Take the line that contains "For tree Rect(248, 51, 298, 95)" and each line after it in the material below, and transcribe them exactly, stopping at the end.
▽
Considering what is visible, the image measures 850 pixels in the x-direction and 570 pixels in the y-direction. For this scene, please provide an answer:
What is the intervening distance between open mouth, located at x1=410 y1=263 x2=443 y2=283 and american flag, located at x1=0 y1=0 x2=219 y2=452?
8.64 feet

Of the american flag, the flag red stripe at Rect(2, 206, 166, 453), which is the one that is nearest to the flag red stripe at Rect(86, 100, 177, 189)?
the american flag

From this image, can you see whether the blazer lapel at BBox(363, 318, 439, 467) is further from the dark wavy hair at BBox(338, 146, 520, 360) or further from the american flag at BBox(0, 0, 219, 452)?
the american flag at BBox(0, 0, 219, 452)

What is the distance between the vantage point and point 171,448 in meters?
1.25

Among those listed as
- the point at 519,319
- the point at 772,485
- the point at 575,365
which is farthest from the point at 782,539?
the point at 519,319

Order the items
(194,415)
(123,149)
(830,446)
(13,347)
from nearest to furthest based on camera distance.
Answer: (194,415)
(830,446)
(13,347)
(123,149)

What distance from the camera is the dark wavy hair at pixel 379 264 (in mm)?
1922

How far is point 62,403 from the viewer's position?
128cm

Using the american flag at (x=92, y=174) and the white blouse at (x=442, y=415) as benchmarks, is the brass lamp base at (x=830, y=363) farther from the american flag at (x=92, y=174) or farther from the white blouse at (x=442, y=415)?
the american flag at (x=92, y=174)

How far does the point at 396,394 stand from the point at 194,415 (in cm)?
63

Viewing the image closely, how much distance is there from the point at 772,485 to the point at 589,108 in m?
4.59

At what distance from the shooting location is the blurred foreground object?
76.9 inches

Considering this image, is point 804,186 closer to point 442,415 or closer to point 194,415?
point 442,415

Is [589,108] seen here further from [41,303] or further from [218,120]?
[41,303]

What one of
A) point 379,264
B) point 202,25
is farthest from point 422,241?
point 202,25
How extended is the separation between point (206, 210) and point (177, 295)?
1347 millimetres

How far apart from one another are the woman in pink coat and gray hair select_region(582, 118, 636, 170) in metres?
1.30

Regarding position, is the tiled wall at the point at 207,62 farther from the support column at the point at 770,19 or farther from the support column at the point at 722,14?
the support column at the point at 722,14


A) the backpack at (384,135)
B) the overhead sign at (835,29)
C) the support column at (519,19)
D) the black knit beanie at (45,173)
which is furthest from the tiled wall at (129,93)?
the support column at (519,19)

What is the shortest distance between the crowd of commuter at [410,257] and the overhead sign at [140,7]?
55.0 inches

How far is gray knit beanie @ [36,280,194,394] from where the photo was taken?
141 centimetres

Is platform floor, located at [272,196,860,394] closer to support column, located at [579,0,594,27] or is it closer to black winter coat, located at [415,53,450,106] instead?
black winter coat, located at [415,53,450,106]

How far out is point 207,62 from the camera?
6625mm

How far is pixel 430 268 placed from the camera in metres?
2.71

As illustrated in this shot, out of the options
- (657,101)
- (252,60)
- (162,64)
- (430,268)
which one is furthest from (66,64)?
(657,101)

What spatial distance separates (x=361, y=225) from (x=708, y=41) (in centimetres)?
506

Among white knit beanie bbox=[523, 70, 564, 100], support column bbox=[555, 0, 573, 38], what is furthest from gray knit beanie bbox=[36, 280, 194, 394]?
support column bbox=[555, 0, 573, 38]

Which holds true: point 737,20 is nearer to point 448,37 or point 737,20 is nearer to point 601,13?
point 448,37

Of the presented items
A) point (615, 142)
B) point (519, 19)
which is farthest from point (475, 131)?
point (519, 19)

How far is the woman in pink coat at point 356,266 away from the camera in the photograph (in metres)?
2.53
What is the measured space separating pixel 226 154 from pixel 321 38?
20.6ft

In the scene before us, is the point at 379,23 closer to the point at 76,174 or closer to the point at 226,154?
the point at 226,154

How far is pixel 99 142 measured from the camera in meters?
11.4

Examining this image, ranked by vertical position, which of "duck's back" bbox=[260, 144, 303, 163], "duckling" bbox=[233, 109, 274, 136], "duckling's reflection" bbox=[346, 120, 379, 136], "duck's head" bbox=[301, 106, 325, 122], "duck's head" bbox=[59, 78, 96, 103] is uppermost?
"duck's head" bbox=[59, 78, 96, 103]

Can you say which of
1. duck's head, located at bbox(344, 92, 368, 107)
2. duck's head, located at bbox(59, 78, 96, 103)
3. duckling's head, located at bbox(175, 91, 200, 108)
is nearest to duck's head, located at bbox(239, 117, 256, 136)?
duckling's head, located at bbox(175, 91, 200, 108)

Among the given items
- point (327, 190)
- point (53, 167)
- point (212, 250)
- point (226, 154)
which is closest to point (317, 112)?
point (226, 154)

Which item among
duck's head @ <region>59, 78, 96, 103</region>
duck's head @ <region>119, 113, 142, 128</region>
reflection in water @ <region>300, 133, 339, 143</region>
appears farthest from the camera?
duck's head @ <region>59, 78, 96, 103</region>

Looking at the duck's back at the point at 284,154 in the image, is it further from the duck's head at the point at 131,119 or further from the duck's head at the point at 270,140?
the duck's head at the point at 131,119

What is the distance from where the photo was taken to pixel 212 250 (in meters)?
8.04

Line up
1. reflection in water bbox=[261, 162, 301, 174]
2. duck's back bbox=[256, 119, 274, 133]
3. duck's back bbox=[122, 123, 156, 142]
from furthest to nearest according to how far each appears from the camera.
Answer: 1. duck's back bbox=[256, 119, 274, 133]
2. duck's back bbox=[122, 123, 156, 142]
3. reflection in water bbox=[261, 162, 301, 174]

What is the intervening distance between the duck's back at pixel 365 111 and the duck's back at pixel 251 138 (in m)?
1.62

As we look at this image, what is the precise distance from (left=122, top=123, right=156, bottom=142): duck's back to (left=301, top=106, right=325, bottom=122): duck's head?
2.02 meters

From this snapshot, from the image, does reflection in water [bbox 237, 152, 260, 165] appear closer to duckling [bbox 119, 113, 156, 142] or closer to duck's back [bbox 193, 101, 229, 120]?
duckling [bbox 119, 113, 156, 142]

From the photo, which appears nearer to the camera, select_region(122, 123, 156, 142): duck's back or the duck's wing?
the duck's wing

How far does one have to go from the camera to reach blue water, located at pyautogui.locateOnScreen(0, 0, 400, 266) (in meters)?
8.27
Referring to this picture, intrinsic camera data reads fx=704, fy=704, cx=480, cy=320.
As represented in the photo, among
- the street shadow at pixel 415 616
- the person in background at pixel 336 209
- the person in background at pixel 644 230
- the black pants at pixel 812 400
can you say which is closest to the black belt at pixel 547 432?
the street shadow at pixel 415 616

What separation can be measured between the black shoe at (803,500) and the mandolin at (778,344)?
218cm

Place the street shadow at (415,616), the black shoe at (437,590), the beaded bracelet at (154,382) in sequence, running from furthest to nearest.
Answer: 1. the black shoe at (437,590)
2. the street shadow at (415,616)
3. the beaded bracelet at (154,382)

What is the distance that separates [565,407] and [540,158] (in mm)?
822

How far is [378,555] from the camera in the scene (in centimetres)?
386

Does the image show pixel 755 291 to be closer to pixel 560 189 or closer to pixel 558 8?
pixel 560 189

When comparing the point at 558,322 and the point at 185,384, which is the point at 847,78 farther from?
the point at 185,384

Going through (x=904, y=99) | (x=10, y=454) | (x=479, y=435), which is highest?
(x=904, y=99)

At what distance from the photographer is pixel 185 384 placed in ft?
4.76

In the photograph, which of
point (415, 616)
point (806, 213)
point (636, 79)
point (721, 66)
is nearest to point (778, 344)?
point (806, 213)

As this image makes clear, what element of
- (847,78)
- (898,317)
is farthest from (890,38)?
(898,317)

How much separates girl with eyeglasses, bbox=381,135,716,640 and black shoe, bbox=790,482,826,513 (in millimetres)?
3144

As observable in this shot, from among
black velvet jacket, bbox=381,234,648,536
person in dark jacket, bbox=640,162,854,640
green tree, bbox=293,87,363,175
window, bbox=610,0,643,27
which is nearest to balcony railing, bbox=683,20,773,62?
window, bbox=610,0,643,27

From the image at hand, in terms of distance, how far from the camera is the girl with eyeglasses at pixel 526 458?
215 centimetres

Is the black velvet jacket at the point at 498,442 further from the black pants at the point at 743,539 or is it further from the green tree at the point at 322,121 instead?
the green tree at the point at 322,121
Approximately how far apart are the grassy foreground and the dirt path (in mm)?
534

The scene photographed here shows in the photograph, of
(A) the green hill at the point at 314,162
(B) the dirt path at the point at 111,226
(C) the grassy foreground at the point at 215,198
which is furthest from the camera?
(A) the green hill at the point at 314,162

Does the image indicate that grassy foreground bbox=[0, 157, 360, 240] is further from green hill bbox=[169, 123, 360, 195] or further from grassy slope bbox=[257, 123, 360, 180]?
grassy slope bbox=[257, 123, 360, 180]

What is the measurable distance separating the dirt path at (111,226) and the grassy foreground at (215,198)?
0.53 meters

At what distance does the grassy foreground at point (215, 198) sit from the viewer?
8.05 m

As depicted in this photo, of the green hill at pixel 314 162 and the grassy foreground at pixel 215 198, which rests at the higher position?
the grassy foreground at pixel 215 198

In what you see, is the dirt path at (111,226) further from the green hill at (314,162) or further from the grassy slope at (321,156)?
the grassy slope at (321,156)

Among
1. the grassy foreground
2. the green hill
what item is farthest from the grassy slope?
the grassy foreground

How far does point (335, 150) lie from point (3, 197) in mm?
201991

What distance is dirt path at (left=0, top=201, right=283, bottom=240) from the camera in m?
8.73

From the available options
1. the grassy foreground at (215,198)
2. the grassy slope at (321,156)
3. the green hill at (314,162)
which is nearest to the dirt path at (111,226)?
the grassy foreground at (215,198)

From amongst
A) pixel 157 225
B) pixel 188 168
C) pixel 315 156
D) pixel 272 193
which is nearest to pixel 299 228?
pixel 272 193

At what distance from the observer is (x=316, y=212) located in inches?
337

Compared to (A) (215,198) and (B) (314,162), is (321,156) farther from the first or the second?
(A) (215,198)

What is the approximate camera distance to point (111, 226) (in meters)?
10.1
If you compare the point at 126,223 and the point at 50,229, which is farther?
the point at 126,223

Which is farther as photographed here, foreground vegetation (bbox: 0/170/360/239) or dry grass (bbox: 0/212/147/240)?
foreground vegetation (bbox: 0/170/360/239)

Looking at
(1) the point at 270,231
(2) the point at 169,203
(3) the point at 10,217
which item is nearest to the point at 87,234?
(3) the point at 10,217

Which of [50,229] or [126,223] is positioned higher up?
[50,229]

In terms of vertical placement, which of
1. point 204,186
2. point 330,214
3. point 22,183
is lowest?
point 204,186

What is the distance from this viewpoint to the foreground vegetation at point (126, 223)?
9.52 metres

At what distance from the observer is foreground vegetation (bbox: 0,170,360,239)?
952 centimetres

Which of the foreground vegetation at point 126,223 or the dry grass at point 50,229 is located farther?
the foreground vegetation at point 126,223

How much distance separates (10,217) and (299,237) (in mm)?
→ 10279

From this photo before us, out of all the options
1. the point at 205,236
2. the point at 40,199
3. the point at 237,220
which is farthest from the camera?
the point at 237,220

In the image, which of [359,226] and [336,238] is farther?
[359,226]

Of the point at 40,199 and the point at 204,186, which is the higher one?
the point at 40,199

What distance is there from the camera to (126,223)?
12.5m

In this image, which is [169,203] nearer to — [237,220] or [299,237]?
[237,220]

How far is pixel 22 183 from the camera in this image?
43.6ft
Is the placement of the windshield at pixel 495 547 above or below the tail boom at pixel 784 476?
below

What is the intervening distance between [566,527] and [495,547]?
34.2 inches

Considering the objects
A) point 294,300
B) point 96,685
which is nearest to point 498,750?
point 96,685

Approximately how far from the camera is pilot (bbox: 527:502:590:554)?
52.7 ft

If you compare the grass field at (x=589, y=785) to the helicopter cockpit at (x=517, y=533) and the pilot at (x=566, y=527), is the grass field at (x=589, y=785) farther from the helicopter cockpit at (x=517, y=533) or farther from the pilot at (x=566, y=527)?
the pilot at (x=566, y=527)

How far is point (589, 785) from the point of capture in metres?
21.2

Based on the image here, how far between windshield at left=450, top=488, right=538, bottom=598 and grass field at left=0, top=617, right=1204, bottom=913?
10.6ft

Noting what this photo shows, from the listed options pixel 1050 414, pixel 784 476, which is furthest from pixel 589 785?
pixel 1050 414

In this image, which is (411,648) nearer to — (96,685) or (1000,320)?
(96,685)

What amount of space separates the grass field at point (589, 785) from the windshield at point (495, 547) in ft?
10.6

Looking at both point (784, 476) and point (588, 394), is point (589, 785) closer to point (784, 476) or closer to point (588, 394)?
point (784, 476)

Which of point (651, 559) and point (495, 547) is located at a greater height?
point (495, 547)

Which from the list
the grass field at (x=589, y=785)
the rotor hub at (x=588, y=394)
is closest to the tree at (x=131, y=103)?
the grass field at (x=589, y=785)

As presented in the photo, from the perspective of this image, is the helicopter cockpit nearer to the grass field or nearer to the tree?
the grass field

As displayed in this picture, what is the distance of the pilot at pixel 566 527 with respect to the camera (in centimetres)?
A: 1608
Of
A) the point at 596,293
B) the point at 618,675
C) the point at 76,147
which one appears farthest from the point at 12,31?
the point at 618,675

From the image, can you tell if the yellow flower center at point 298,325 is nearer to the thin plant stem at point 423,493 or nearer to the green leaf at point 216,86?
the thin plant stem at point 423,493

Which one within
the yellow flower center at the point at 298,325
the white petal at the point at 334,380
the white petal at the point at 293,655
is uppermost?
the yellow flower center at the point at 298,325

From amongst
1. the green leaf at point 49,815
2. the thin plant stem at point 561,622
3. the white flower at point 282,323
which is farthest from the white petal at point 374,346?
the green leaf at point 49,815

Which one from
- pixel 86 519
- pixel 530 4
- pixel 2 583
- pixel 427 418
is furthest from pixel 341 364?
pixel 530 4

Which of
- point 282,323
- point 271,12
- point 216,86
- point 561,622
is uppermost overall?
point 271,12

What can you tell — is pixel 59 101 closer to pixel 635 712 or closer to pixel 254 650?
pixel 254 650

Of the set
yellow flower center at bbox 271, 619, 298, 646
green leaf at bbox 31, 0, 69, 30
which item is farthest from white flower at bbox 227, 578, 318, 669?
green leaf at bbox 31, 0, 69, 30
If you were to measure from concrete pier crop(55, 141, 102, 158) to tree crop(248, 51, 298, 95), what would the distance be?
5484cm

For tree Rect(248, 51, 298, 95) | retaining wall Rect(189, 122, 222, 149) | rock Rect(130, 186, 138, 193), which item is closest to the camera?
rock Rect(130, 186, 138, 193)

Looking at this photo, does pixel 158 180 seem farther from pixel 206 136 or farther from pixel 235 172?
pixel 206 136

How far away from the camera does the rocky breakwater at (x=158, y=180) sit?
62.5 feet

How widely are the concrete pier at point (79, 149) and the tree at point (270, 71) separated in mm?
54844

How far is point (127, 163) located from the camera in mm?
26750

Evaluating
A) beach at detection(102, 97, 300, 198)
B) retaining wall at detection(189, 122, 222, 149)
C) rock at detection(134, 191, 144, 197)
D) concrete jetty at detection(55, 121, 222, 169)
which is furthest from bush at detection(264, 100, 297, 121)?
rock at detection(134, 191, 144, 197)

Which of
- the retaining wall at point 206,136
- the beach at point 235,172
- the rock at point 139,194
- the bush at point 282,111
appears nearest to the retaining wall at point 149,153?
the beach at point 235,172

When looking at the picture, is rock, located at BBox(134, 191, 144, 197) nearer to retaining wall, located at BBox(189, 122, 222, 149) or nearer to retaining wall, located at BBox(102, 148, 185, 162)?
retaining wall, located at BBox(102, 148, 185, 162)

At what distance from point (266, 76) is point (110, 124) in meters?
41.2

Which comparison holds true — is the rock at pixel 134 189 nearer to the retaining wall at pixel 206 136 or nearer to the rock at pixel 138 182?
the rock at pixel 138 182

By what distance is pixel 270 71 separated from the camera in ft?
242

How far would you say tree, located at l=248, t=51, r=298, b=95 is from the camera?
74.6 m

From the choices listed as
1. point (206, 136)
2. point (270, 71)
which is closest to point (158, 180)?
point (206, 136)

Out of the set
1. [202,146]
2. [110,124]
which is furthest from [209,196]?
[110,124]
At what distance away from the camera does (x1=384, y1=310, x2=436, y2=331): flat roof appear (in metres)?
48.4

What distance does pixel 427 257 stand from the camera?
△
__Result__:
For tree Rect(248, 51, 298, 95) | retaining wall Rect(189, 122, 222, 149) | rock Rect(130, 186, 138, 193), which item is closest to the camera?
rock Rect(130, 186, 138, 193)

Looking at this photo, does pixel 158 180 seem farther from pixel 206 136 or farther from pixel 235 172?
pixel 206 136

How far away from the camera does the rocky breakwater at (x=158, y=180) sit?
62.5 feet

How widely are the concrete pier at point (79, 149) and the tree at point (270, 71) separated in mm?
54844

How far is point (127, 163) located from the camera in mm?
26750

Evaluating
A) beach at detection(102, 97, 300, 198)
B) retaining wall at detection(189, 122, 222, 149)
C) rock at detection(134, 191, 144, 197)
D) concrete jetty at detection(55, 121, 222, 169)
which is furthest from bush at detection(264, 100, 297, 121)?
rock at detection(134, 191, 144, 197)

Which of
- the retaining wall at point 206,136
- the beach at point 235,172
- the rock at point 139,194
- the bush at point 282,111
appears nearest to the retaining wall at point 149,153?
the beach at point 235,172

When looking at the picture, is rock, located at BBox(134, 191, 144, 197) nearer to retaining wall, located at BBox(189, 122, 222, 149) or nearer to retaining wall, located at BBox(102, 148, 185, 162)?
retaining wall, located at BBox(102, 148, 185, 162)

At what distance from point (266, 76) is point (110, 124) in meters?
41.2

Which comparison holds true — is the rock at pixel 134 189 nearer to the retaining wall at pixel 206 136 or nearer to the rock at pixel 138 182?
the rock at pixel 138 182

By what distance is pixel 270 71 separated from the camera in ft?
242

How far would you say tree, located at l=248, t=51, r=298, b=95 is from the camera?
74.6 m

From the choices listed as
1. point (206, 136)
2. point (270, 71)
which is closest to point (158, 180)?
point (206, 136)

Out of the set
1. [202,146]
2. [110,124]
which is furthest from [209,196]?
[110,124]
At what distance away from the camera does (x1=384, y1=310, x2=436, y2=331): flat roof appear (in metres)?
48.4

What distance does pixel 427 257 stand from the camera?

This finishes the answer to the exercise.